Manfrengensen and I went out to eat one night, and I just had a soup and salad at the restaurant. But overall, it was an easy diet to follow.  Of the snacks, my favorites were the salty ones, the cheese curls and popcorn were quite satisfying.  I also had double chocolate cake, which was a little dry, but not bad, and also double chocolate cheesecake. Last night I had the smores bar, which the girl at Jenny had recommended, but it was small, and just okay.  I’m not a big fan of the smore anyway, so don’t go by me on that one.

 

MY DOCTOR’S OFFICE

I really like my doctor, but she has her practice in an urban hospital.  Not that there’s anything wrong with that, but just sometimes, I see things and people that kind of surprise me.  Like I said, I had to take the Princess with me, so I brought some books and snacks for her.  We were reading, and I was paying attention to the book and her.  The waiting room filled up, and a woman sat on the other side of the Princess’s chair.  She made a bit of a fuss over the Princess, as people sometimes do, and the Princess then proceeded to crawl into my lap and bury her face in my shirt.  This was nothing out of the ordinary.  The Princess is often shy of strangers at first, so though I was looking at her, I was making excuses to the woman, you know, she’s shy, etc.

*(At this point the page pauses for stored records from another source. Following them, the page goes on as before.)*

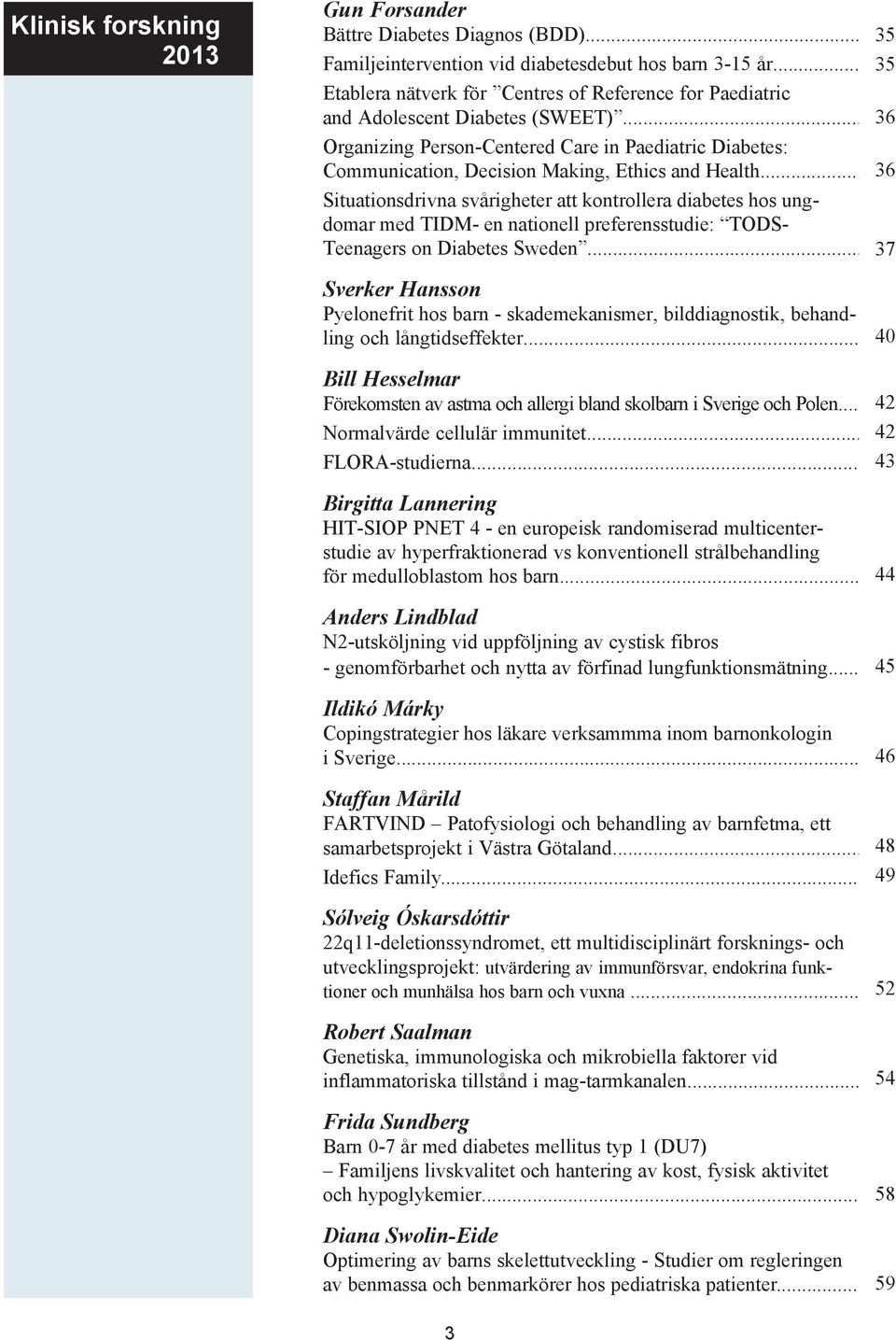 .. Situationsdrivna svårigheter att kontrollera diabetes hos ungdomar med TIDM- en nationell preferensstudie: TODS- Teenagers on Diabetes Sweden.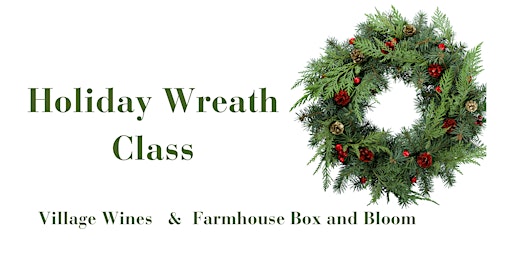 Holiday Wreath Making Class primary image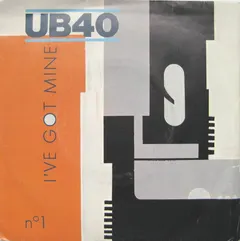 UB40 – I've Got Mine (Vinyl, 7")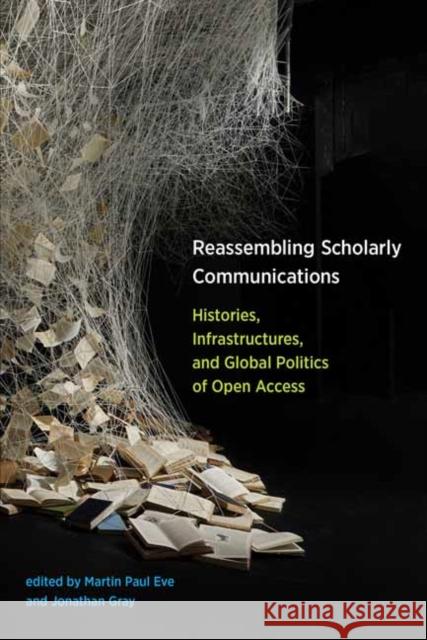 Reassembling Scholarly Communications: Histories, Infrastructures, and Global Politics of Open Access Martin Paul Eve Jonathan Gray 9780262536240 MIT Press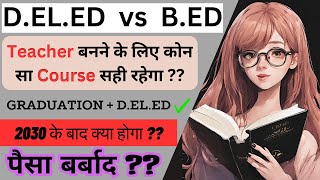 DELED vs BED in Depth Comparison  All Details Comparison Between BED and DELED Step by Step [upl. by Eiveneg]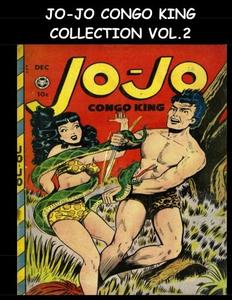 Jo-Jo Congo King Collection Vol. 2: 12 Issue Super Collection - Golden Age Jungle Comic Collection (CreateSpace Independent Publishing Platform)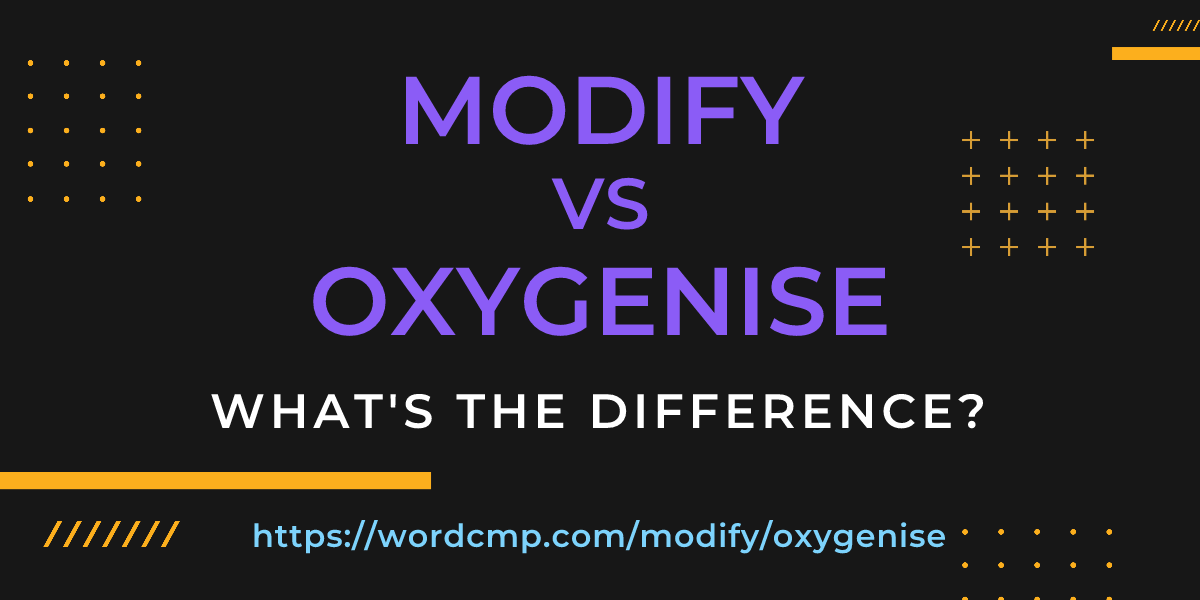 Difference between modify and oxygenise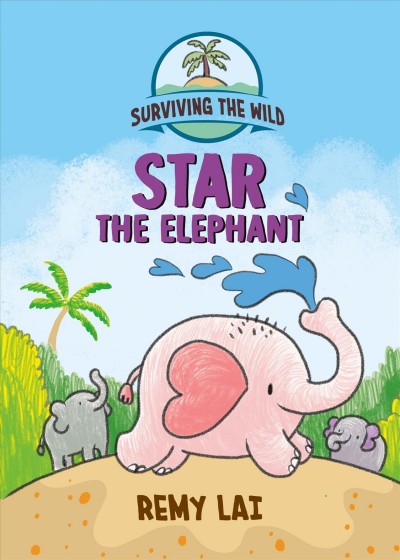 Star the elephant / by Remy Lai.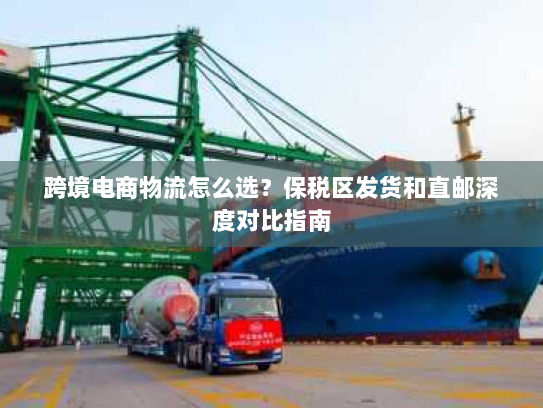 跨境电商物流怎么选？保税区发货和直邮深度对比指南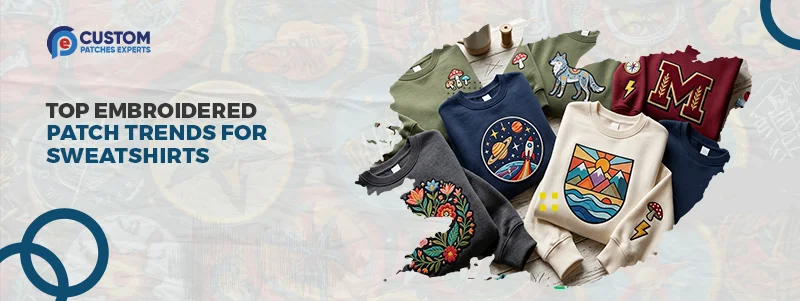 Top Embroidered Patch Trends for Sweatshirts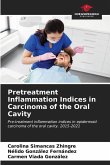 Pretreatment Inflammation Indices in Carcinoma of the Oral Cavity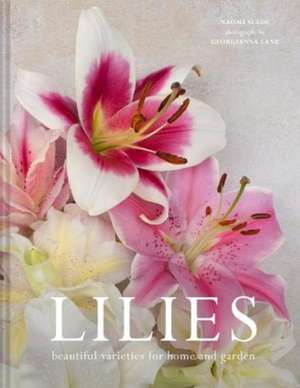 Lilies de Naomi Slade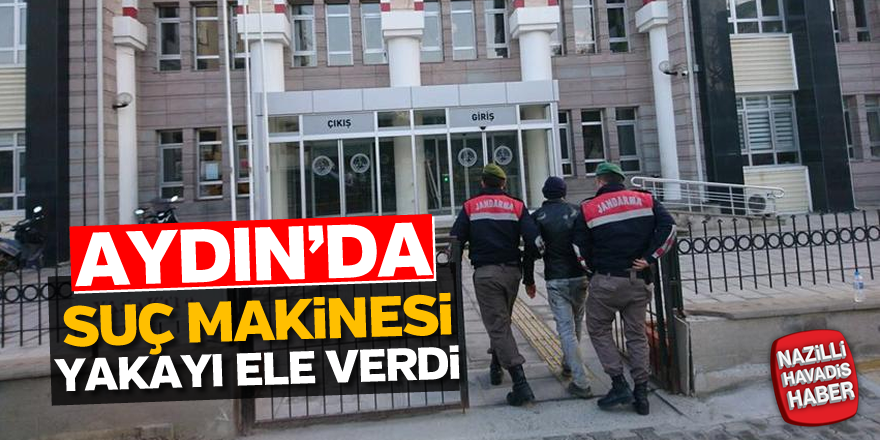 Aydın'da suç makinesi yakayı ele verdi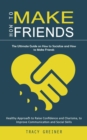 How to Make Friends : The Ultimate Guide on How to Socialize and How to Make Friends (Healthy Approach to Raise Confidence and Charisma, to Improve Communication and Social Skills) - eBook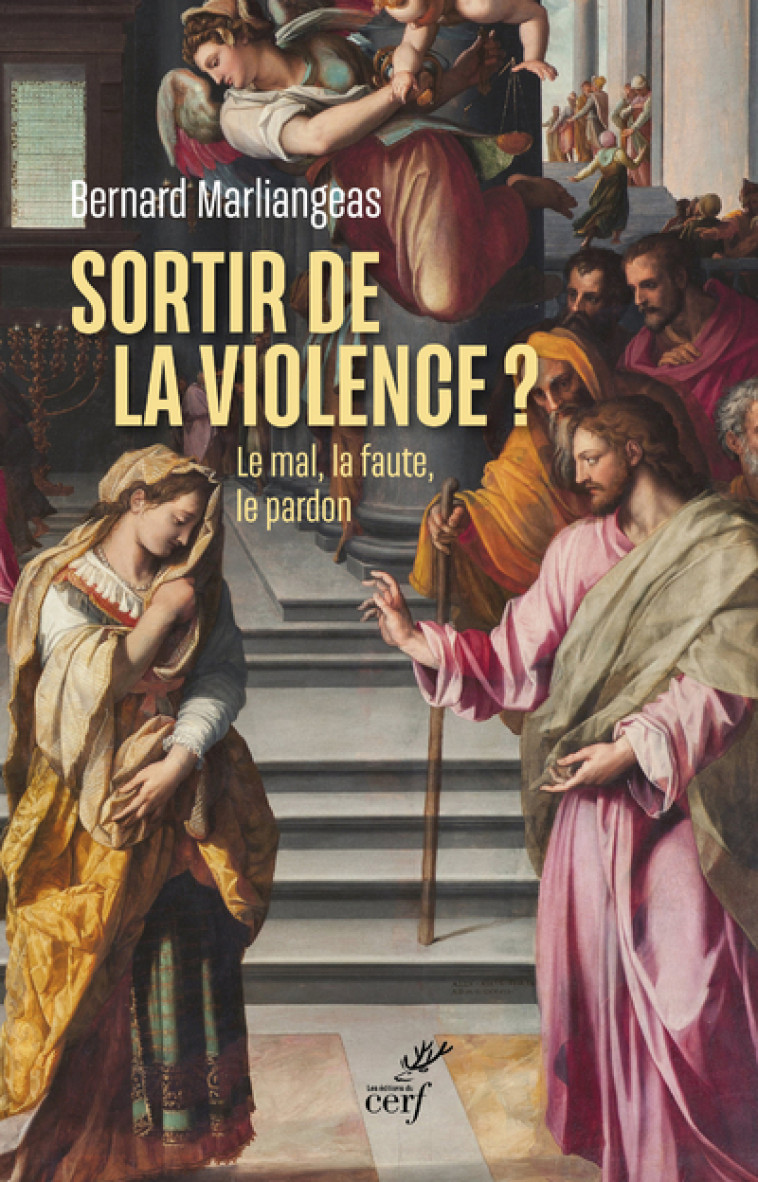 SORTIR DE LA VIOLENCE ? - LE MAL, LA FAUTE, LE PARDON - Bernard Marliangeas - CERF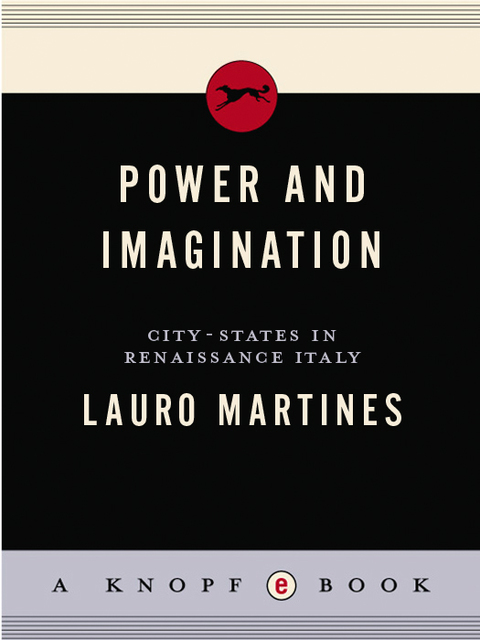 Power And Imagination City States In Renaissance Italy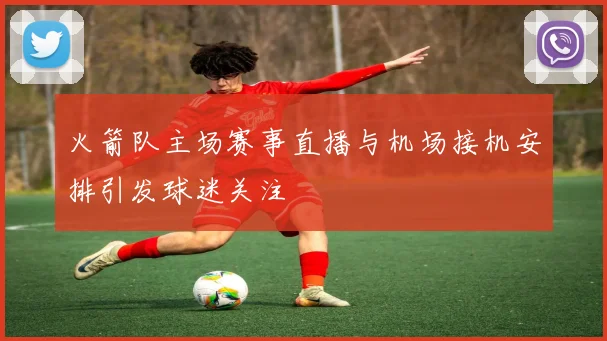 火箭队主场赛事直播与机场接机安排引发球迷关注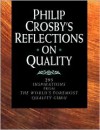 Philip Crosby's Reflections on Quality: 295 Inspirations from the World's Foremost Quality Guru - Philip B. Crosby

Then I looked up, at this woman.  She had one tooth. One.  That was it.  Maybe some in the back, but none that I could see.  Only one of her eyes was fully functional, and her face was kind of set in a Popeye-like expression, not that I haven’t set my face in such a way (hey, I don’t claim to be Mrs. America), but I thought, my God, the Princess must think this is like something out of a fairy tale — the kind of scary part.  It was very hard, for me not to act as though I were taken aback, because honestly, I was.  I’m not saying that I expected to see Annette Benning when I looked over there, but the person I did see was wholly unexpected.

 

Here’s another thing about my city: My city’s urban landscape is one littered with the bones of half-eaten chickens, and usually those have been fried at some point. Not always, but usually.  The sidewalks of the downtown area are speckled with old gum and fresh spittle.  It’s not a beautiful place to visit.  I don’t want to seem like I don’t have home town pride.  I do.  But I think these spitters, these gum depositers and the half-chicken eaters kind of ruin it for the rest of us.